This script computes the percentage of contact lifetime per residue and saves in a .txt file. 
I also generates and saves in .png format a barcode plot.

In [None]:
"""""""""""""""""""""""""""""""""""""""""""""""""""""
   Calculate the % of contact lifetime per residue
"""""""""""""""""""""""""""""""""""""""""""""""""""""
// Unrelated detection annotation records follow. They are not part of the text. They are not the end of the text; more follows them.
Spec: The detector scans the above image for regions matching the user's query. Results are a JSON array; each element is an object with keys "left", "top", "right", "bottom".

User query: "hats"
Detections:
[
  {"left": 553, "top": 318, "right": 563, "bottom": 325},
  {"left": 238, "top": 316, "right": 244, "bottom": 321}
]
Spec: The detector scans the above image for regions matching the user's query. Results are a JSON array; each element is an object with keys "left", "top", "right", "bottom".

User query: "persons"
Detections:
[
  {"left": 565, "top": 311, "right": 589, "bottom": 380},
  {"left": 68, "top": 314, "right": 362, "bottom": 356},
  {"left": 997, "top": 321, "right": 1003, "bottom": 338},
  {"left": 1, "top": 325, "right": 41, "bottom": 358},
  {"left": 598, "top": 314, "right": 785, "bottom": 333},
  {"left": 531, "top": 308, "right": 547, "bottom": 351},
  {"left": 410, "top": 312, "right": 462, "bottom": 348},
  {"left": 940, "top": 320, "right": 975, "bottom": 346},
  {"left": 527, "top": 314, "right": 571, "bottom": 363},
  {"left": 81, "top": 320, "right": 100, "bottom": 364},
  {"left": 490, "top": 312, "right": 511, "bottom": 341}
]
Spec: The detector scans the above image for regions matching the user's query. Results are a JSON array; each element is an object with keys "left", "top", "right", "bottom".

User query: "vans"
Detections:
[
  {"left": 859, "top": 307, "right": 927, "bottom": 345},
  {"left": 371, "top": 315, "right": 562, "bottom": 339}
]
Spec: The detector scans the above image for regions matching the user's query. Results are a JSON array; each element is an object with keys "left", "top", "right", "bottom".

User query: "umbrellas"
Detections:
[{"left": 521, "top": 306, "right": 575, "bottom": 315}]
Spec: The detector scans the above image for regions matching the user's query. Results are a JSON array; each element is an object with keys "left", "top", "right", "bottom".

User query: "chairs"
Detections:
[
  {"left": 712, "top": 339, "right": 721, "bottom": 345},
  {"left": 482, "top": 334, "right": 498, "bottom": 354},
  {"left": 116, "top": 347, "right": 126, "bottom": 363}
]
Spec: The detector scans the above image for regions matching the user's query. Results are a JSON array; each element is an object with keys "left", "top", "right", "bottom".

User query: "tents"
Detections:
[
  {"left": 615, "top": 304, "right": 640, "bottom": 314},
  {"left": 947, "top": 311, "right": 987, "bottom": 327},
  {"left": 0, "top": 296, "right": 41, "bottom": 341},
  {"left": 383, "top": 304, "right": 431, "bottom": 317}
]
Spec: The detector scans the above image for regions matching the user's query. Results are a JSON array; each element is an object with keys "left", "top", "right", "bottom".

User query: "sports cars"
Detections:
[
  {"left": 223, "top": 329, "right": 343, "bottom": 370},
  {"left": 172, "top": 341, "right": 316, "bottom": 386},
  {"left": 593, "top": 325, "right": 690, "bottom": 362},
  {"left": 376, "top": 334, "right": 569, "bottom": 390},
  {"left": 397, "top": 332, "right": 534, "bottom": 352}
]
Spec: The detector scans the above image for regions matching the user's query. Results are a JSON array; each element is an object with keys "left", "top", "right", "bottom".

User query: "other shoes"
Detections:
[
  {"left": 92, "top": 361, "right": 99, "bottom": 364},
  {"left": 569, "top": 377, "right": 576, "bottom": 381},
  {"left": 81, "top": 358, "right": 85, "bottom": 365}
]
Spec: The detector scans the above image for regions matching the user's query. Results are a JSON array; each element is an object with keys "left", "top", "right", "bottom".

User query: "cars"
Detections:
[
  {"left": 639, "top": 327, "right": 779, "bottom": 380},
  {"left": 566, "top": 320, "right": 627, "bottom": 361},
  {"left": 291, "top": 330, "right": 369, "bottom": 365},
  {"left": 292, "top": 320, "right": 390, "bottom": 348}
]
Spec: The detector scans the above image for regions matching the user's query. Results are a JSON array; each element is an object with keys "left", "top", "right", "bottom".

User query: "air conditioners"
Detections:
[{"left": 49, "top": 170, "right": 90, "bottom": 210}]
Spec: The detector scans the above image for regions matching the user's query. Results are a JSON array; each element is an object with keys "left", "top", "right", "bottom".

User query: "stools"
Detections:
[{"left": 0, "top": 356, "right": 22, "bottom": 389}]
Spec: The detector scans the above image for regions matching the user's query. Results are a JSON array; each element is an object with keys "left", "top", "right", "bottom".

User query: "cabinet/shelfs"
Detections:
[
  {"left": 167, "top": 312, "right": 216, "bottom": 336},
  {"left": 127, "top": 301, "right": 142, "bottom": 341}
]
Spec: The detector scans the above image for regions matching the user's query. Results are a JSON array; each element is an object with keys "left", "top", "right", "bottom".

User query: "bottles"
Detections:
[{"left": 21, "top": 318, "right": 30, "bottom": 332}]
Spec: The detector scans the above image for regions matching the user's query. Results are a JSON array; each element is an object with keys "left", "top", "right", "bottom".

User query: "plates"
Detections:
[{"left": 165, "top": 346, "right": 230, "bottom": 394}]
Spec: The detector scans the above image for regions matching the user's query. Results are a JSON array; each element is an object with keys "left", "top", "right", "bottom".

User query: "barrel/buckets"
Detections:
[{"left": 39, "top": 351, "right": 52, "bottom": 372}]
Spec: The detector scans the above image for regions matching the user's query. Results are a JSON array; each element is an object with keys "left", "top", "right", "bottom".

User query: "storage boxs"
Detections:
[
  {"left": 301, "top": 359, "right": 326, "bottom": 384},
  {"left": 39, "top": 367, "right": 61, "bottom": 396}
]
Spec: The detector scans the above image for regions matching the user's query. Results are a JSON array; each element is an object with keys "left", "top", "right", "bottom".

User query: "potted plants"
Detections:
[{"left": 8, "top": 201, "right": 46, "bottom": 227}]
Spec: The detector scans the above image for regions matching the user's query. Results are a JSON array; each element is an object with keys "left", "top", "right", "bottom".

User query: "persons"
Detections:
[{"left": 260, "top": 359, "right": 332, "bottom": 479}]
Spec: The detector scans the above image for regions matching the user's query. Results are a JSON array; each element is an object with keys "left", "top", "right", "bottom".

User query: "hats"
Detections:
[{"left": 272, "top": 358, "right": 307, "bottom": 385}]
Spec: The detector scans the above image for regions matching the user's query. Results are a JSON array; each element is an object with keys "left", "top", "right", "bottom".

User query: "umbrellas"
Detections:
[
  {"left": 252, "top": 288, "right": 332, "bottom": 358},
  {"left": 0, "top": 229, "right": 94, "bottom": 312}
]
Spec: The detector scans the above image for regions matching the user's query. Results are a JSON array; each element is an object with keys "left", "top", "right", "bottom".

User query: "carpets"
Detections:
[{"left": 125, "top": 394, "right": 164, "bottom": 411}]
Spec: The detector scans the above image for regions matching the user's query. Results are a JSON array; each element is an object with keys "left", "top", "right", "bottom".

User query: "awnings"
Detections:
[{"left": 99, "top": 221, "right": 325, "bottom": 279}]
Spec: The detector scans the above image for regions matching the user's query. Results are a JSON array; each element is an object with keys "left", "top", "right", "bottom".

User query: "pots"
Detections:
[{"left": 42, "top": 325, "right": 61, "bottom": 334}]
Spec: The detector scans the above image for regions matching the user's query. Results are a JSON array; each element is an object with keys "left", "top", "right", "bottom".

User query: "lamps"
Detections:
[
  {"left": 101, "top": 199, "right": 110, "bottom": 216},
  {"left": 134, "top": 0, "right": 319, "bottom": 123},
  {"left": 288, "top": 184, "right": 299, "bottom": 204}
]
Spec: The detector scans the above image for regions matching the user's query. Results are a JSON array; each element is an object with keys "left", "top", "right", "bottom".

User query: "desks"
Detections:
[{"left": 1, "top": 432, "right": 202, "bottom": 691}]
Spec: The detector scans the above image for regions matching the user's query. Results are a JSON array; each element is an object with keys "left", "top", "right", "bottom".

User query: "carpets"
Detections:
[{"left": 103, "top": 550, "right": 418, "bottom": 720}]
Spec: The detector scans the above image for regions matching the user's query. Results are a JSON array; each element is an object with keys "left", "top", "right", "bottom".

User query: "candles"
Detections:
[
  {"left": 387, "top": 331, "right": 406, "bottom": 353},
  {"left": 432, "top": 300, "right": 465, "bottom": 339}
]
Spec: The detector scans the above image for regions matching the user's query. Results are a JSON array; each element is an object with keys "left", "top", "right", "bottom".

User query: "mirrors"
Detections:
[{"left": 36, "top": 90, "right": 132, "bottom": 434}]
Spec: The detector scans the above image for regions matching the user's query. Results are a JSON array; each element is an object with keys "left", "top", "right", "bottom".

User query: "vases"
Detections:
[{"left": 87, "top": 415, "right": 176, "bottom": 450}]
#Read list of contact residues that was generated previously
residues=np.loadtxt(f"{path}/contacts.txt", dtype='int', comments=("#", "@"))
print("List of resids that form a contact with the ligand:\n", residues.T)
lifetime_list=[]
print("\nResid", "Lifetime [%]")
for residue in residues:
    count=0
    mindist=np.loadtxt(f"{path}/{residue}.txt", comments=("#", "@"), usecols=(1))
    total=mindist.shape[0]
    for item in mindist:
        if item<=cutoff:
            count+=1
    lifetime=round((count/total)*100, 2)
    print(residue, lifetime)
    lifetime_list.append((residue, lifetime))
np.savetxt(f"{path}/contact_lifetime.txt", lifetime_list, fmt=('%i','%.2f'), delimiter='   ', newline='\n', header='Residue           Contact Lifetime', footer='', comments='@', encoding=None)
    

In [None]:
"""""""""""""""""""""""""""
   Plot contact lifetime
"""""""""""""""""""""""""""

# Read data from files
residues=np.loadtxt(f"{path}/contact_lifetime.txt", comments=("#", "@"), usecols=(0))
lifetime_list=np.loadtxt(f"{path}/contact_lifetime.txt", comments=("#", "@"), usecols=(1))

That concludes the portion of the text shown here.